‘I am not going to beat you, but I dare do anything, so don’t be a fool,’ he replied, half laughing.

‘I’m sick,’ persisted Jerusha. ‘The child kept me up all night. I’m not fit to work. Sahib must let me go back to my hut.’

‘I will let you do no such thing,’ replied De Courcelles. ‘You’re only shamming. You’re as “fit” as any woman on the plantation, and you must work like the rest. Now, move on, and look sharp about it.’

But Jerusha was obstinate, and had got the bit between her teeth. She considered herself a privileged person, and at one time had been able to do pretty much as she liked with the overseer. But that time was past. He was tired of her, and disposed to treat her, in consequence, a little more harshly than the rest. Jerusha had reckoned without her host when she thought she could give herself airs. When De Courcelles ordered her to move on, she shrugged her shoulders and stood still.

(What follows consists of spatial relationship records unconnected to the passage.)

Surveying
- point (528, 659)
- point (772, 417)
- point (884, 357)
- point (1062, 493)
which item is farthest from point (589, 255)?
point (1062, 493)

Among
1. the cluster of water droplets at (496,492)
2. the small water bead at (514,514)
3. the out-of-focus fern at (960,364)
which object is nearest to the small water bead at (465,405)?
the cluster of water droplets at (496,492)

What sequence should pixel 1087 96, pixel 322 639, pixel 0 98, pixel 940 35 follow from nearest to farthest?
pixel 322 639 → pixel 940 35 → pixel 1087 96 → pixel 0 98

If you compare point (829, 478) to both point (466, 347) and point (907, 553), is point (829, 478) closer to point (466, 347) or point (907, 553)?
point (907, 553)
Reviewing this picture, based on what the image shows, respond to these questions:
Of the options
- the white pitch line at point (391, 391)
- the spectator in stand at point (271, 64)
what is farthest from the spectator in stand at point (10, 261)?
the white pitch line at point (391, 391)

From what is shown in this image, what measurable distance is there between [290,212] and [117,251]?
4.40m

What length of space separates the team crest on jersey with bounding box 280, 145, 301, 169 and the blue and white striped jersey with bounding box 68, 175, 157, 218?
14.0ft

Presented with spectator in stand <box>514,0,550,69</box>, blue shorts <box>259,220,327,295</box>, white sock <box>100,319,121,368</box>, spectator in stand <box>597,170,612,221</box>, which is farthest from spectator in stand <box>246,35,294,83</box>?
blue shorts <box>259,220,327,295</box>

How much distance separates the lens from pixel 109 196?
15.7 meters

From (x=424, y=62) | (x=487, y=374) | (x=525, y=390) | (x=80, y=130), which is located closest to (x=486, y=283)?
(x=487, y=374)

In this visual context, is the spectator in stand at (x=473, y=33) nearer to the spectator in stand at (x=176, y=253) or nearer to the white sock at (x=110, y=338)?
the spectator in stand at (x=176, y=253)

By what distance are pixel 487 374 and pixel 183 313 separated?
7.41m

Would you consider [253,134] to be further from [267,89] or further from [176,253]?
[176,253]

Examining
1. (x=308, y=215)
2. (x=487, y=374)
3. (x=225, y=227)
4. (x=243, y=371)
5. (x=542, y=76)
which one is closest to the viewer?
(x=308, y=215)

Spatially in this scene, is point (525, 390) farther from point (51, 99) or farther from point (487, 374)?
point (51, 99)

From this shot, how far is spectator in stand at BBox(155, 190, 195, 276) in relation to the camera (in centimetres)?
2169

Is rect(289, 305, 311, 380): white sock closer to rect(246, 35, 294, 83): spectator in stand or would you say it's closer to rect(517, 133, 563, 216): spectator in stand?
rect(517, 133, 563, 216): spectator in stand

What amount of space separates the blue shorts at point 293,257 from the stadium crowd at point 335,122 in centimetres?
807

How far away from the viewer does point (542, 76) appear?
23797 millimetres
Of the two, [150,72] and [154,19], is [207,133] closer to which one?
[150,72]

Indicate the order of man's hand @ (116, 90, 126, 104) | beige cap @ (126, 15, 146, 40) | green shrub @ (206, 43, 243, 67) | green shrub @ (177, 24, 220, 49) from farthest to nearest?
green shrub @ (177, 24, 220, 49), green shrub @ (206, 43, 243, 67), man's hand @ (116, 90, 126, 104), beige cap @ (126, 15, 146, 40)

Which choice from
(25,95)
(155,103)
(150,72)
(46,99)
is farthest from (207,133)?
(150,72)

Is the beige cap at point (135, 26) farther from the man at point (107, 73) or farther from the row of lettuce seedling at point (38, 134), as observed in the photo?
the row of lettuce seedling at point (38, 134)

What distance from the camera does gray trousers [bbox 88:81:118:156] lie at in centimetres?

‘Now, are you going?’ he asked her sharply.

‘I telling sahib I’m too sick.’

‘And I tell you you’re a liar. If you won’t move of your own accord, I will make you.’ He raised his whip as he spoke, and Jerusha observed the movement.

‘You don’t dare strike me!’ she said defiantly; but before the words were well out of her mouth, he had done it, and the long lash curled round her shoulders and stung the baby’s cheek, and made the youngster squall. Jerusha’s big black eyes flashed fire on him.

‘You coward,’ she cried, ‘to strike your own child! Some day I pay you out for this. Some day my whip strike you.’

He laughed carelessly at the girl’s threat as she joined the gang of labourers, and he flung himself across his palfrey’s back, and rode after them. But after a while, when the sun’s rays began to beat rather fiercely on his Panama hat, and he found his servant had neglected to fill the straw-covered flask that hung at his saddle bow, he called the yellow girl Rosa and gave the flask to her, and directed her to carry it to the Doctor’s bungalow.